BBC TV Europe
- Country: United Kingdom (for external consumption only)
- Broadcast area: Europe (except the United Kingdom)
- Headquarters: Headquarters (Europe): BBC TV Europe News Centre, BBC Television Centre, London, United Kingdom

Programming
- Language(s): English

Ownership
- Owner: BBC

History
- Launched: 4 June 1987; 37 years ago as BBC 1/2 Mix in Scandinavia 1 April 1989; 35 years ago as BBC TV Europe for the whole of Europe
- Closed: 11 March 1991; 34 years ago (Europe)
- Replaced by: BBC World Service Television Europe (11 March 1991 – 16 January 1995)

= BBC TV Europe =

BBC TV Europe was a BBC subscription-funded television service established in 1987, serving continental Europe, initially Scandinavia. It was available on satellite and cable.

The channel was branded as BBC 1/2 Mix when it launched on 4 June 1987, but was rebranded BBC TV Europe on 1 April 1989.

Initially, two regional telecommunications companies in Denmark, KTAS (Københavns Telefon A/S) and JTAS (Jydsk Telefon A/S) contacted the BBC with a view to retransmit both BBC1 and 2 on their cable networks in Denmark, offering the BBC payment to cover the costs of the satellite slots. The BBC's commercial division, BBC Enterprises, looked into the proposal but found it would be impossible to secure rights for this. This led the BBC to instead create a separate new channel for Denmark, known as BBC 1/2 Mix. This later expanded to Norway in late 1987 and Sweden in early 1988.

The channel broadcast a mix of the programmes shown on BBC1 and BBC2 in the United Kingdom, as well as the BBC's domestic BBC Six O'Clock News bulletin, together with the regional news service from London. BBC1 programming took priority: when a programme on BBC1 could not be shown on the channel for rights reasons, it was replaced with a programme shown on BBC2.

The channel made its formal launch in Portugal at the facilities of the British Council in Lisbon on 20 April 1989. The channel's schedule averaged seventeen hours a day, from 7am to midnight. Piracy was a recurring issue, as such the BBC had to hire sales agents by country for the sale of authorised BBC TV Europe decoders and subscriptions.

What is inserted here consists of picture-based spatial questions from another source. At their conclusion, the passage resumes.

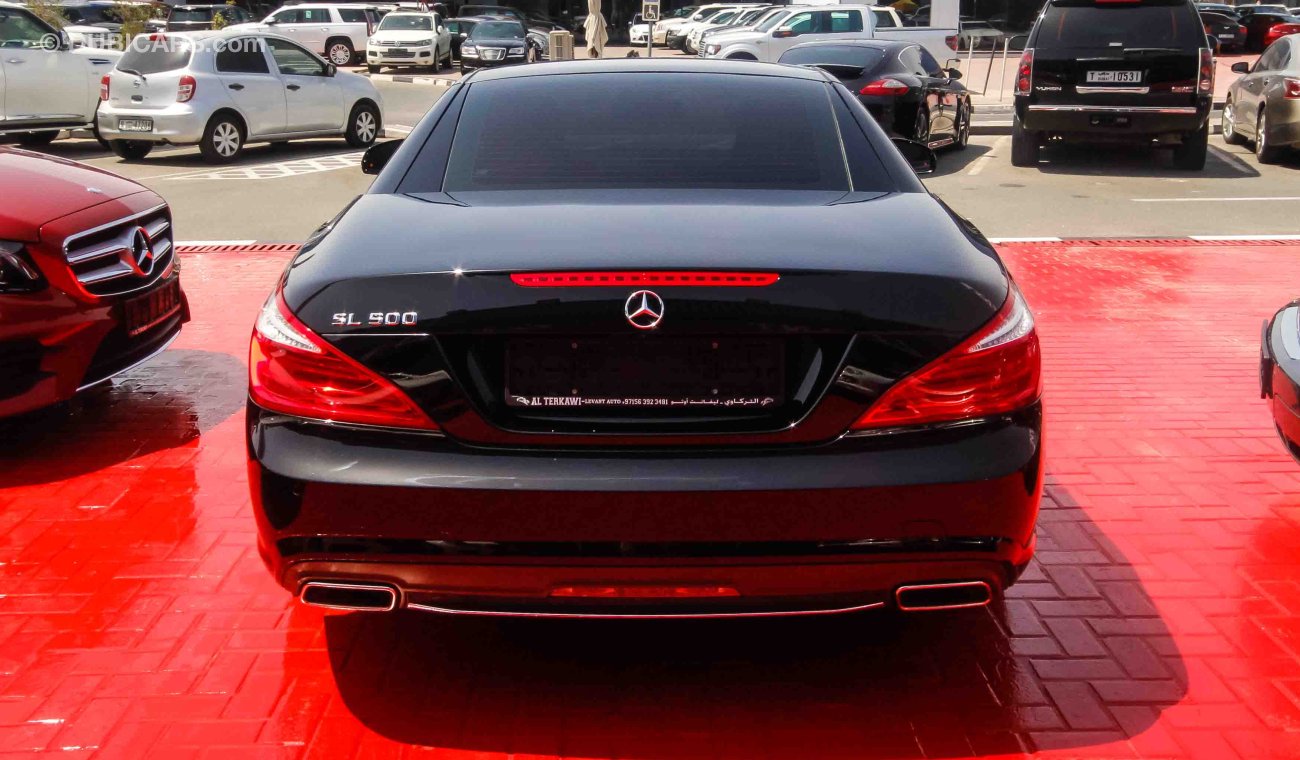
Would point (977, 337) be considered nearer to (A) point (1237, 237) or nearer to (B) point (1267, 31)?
(A) point (1237, 237)

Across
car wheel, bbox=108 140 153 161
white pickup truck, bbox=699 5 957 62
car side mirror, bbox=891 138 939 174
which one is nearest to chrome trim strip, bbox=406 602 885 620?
car side mirror, bbox=891 138 939 174

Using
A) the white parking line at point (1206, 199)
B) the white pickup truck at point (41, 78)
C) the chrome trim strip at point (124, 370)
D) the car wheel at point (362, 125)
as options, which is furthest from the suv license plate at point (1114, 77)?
the white pickup truck at point (41, 78)

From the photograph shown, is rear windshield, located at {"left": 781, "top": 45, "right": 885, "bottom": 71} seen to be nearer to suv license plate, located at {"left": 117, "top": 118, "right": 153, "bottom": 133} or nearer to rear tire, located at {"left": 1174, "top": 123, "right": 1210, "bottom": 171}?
rear tire, located at {"left": 1174, "top": 123, "right": 1210, "bottom": 171}

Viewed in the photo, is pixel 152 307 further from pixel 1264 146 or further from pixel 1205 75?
pixel 1264 146

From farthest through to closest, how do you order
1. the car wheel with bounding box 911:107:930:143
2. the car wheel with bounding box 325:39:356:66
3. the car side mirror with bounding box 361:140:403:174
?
the car wheel with bounding box 325:39:356:66
the car wheel with bounding box 911:107:930:143
the car side mirror with bounding box 361:140:403:174

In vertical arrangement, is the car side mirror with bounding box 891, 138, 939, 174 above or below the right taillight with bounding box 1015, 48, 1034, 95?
above

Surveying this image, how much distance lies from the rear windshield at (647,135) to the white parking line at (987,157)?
11.4m

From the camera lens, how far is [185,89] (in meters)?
A: 15.9

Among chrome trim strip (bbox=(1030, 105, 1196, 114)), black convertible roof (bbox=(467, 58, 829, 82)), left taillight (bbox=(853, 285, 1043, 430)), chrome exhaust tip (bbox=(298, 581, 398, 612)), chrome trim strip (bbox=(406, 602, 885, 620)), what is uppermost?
black convertible roof (bbox=(467, 58, 829, 82))

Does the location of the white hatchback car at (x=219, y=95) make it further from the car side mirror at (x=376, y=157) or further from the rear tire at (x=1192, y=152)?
the car side mirror at (x=376, y=157)

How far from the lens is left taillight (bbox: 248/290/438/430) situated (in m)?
2.88

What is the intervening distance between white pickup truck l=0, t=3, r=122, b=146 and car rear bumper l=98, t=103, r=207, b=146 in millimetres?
1231

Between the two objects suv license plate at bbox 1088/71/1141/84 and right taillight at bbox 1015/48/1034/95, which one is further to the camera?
right taillight at bbox 1015/48/1034/95

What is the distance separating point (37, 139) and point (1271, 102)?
15.7 meters
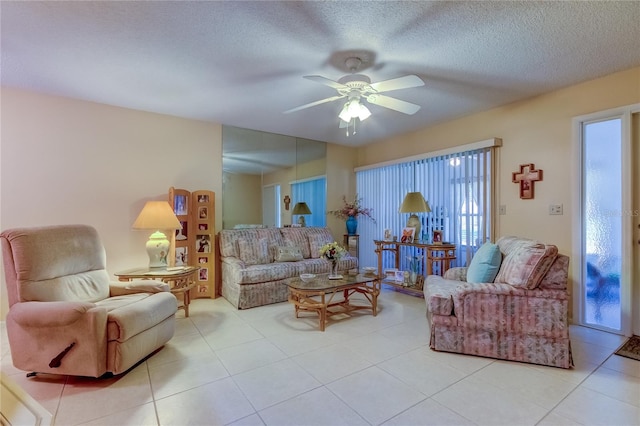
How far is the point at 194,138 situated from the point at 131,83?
125 centimetres

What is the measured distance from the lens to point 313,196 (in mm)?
5461

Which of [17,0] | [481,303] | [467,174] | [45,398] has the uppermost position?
[17,0]

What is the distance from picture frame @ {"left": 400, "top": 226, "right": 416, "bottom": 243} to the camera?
176 inches

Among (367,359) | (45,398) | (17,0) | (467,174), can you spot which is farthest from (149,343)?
(467,174)

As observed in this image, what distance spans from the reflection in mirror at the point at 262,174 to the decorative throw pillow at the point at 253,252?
46 cm

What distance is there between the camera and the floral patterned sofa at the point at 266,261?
369 cm

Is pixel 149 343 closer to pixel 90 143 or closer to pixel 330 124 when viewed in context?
pixel 90 143

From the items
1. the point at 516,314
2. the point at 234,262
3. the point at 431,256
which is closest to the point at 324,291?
the point at 234,262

The channel was managed and operated by the BBC, but jointly marketed by the two Danish telecommunications companies. However, they were not able to make a profit from the channel, and sold their interest in it to the BBC, which renamed it BBC TV Europe and took full control of its operations and commercialisation, making it available to the whole of Western and Northern Europe (excluding the UK), and also making it officially available for individual viewers who wished to receive it directly via satellite by means of subscription. In 1990, a second service for non-UK viewers entitled "Enterprise Channel" was launched to complement the main BBC TV Europe service, but by the end of that year it had been folded back into the existing network.

The channel also carried the English team's matches in the 1990 FIFA World Cup.

On 11 March 1991 the channel was replaced by BBC World Service Television.